Compito da svolgere » Prosegui il brano su Oriana Fallaci, riprendendo subito dopo la sua ultima frase.

Sezione di testo »
>>>>
Avevo scritto queste righe nel 2006. E, ancora oggi, mi ci ritrovo. Anche se sono cresciuta e, adesso, temo ancora di più le radicalizzazioni di ogni pensiero, da ogni provenienza. Sarà perchè ho cambiato pensiero molte volte, e paradossalmente sono rimasta sempre fedele a me stessa. Perchè si cambia, se si cresce, se si vive, e quindi anche un pensiero deve per forza mutare, o quantomeno aprirsi al benvenuto rovello del dubbio.

2006: Una donna

Da domani sentiremo molto parlare, e scrivere, su Oriana Fallaci.

Benissimo. Giusto. Se ne va una voce importante che, nel bene e nel male, ha segnato il pensiero occidentale negli ultimi cinque  anni, dopo l’11 settembre.

Oriana ci aveva abituato alle sue invettive, la sua vena polemica già negli anni giovanili emergeva con prepotenza, si infilava in quel mondo maschile che lei, sigaretta alla borsa e zaino in spalla, sfidava nei suoi reportage, nelle sue incursioni nelle zone di guerra.
<<<<
Estratti di dataset di ragionamento spaziale »
>>>>
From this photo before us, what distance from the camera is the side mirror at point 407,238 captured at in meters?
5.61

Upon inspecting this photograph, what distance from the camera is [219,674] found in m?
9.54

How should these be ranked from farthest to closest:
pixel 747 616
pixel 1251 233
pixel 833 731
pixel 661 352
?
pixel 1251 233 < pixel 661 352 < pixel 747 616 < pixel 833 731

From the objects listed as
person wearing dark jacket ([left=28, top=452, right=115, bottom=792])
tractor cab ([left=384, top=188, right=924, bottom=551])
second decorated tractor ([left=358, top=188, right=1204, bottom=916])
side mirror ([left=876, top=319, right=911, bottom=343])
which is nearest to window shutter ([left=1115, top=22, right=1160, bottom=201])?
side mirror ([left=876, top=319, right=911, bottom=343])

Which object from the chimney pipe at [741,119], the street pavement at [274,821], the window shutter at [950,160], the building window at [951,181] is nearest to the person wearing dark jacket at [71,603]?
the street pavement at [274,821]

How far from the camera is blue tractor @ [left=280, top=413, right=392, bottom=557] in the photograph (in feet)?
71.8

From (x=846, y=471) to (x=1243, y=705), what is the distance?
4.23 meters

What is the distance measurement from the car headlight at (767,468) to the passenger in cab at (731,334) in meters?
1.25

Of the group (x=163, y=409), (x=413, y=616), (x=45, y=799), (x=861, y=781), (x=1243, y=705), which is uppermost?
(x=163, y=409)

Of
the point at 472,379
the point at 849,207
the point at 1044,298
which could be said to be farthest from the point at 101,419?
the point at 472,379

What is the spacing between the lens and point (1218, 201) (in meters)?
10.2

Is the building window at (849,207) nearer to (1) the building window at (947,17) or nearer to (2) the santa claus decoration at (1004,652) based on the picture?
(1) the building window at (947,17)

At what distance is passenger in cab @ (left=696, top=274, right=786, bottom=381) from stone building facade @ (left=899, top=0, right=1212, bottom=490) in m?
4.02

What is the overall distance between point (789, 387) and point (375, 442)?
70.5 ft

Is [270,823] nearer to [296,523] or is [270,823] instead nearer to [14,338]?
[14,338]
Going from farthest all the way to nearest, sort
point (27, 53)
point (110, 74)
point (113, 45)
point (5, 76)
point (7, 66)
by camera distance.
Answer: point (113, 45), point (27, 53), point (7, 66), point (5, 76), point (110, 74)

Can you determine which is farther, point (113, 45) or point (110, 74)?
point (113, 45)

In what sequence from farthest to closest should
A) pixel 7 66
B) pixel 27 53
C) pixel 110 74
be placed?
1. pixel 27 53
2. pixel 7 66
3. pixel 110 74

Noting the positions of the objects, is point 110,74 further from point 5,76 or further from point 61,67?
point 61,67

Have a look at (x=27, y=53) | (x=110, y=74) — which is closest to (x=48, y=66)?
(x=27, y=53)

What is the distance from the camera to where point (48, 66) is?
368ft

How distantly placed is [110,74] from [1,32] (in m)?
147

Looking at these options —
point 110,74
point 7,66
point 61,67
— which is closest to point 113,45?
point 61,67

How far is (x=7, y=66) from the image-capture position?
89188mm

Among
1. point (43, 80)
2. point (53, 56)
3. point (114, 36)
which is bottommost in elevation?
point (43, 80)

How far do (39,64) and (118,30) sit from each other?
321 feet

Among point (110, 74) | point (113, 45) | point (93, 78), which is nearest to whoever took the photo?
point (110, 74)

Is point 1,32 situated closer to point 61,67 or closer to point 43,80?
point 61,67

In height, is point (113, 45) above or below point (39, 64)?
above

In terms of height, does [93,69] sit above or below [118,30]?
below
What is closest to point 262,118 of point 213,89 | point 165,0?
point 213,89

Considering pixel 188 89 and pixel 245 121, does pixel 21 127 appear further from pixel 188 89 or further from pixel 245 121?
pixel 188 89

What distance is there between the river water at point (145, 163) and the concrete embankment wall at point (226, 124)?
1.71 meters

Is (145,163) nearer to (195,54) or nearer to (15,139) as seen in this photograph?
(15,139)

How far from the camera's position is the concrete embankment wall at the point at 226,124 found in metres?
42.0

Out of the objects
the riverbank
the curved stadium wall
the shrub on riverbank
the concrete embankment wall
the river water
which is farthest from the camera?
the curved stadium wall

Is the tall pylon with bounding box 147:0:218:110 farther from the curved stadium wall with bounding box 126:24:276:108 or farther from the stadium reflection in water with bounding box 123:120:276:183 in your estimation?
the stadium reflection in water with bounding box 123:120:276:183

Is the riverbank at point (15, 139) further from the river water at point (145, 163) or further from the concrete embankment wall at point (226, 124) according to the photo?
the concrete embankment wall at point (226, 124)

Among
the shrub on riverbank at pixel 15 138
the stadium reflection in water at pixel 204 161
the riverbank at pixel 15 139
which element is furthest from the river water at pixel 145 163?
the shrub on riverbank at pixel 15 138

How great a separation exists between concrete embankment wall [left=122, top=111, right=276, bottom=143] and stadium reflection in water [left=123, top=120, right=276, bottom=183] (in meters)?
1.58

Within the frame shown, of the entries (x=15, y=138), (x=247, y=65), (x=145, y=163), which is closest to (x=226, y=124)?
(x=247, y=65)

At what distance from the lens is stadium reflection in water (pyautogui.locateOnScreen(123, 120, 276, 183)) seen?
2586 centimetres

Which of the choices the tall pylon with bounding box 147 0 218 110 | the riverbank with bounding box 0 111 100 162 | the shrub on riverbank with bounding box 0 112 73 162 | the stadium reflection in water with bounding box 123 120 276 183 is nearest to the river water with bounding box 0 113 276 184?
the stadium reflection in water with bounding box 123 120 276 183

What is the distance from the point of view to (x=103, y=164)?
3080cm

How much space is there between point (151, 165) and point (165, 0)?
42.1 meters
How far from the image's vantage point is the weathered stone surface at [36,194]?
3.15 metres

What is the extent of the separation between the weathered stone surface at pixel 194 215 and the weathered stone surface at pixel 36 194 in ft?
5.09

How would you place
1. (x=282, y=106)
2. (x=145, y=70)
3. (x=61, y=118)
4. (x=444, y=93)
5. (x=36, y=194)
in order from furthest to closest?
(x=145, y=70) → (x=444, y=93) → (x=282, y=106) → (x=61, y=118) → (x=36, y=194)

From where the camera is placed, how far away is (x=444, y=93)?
<<<<
Risposta »
Ci ha regalato pezzi di storia del Vietnam, quei pezzi "veri" dei reporter che, lontani dalle comodità del computer, con il taccuino giravano,  indagavano, frugavano nelle vite delle persone per catturarne pezzetti di una realtà da ricomporre (la Fallaci in un’intervista disse che il giornalista vive la storia in diretta, ed è lui stesso a scriverla in tempo reale).

Ci ha regalato un libro indimenticabile, Oriana, forse l’unico vero libro pieno d’amore che abbia mai scritto. Un uomo rimane la testimonianza più alta non solo della sua scrittura ma anche della sua capacità di vibrare nelle sfumature dei sentimenti, braccandoli senza tregua come un lupo con un coniglio ferito.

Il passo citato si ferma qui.